Problem requirements
Exactly retype the lines below from the one containing "Pre-owned Gerard Darel Wool Blazer In Black" through the end of the listing. Leave pictures out.

Supplied data
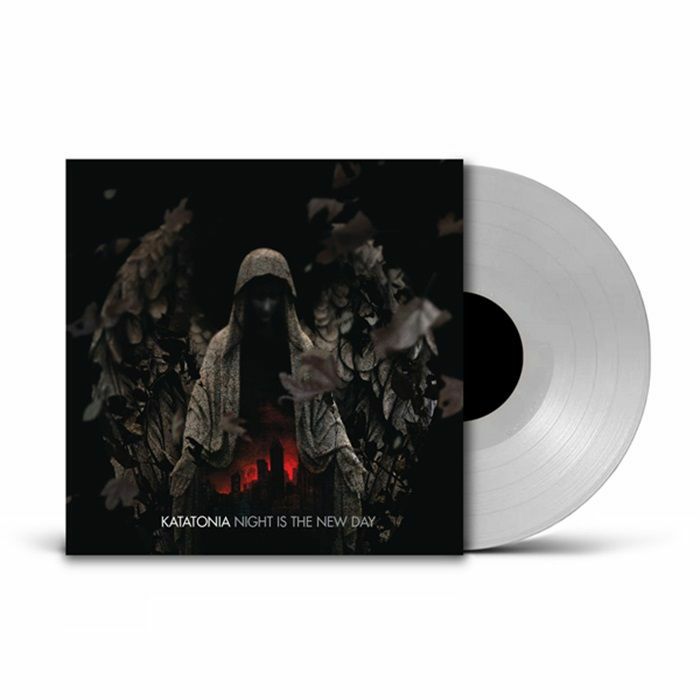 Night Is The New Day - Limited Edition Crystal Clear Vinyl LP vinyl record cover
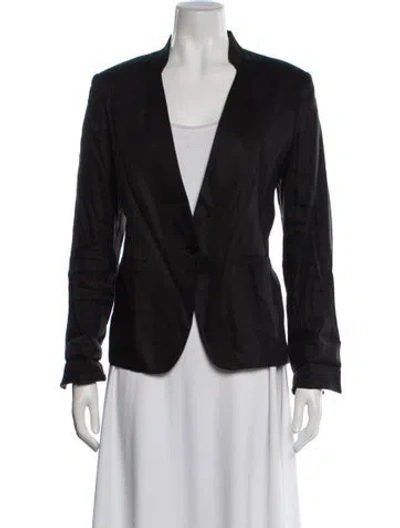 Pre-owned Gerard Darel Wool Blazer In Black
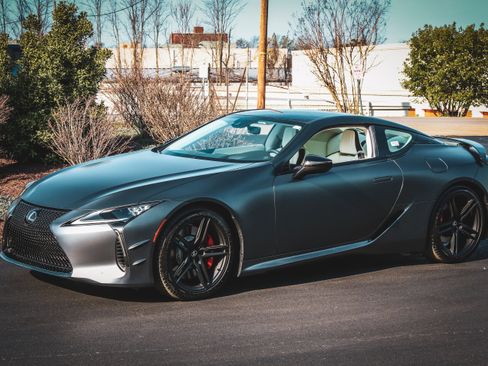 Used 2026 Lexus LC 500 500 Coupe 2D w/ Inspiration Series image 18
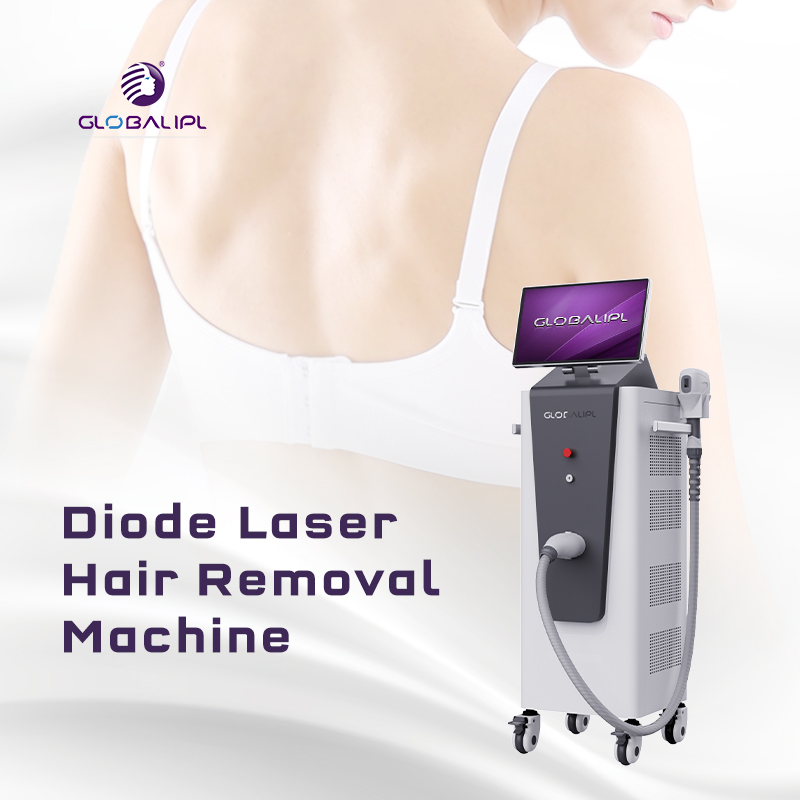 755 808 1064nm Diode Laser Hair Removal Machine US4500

Answer space
 Pre-owned Gerard Darel Wool Blazer In Black
 Used 2026 Lexus LC 500 500 Coupe 2D w/ Inspiration Series image 18
 755 808 1064nm Diode Laser Hair Removal Machine US4500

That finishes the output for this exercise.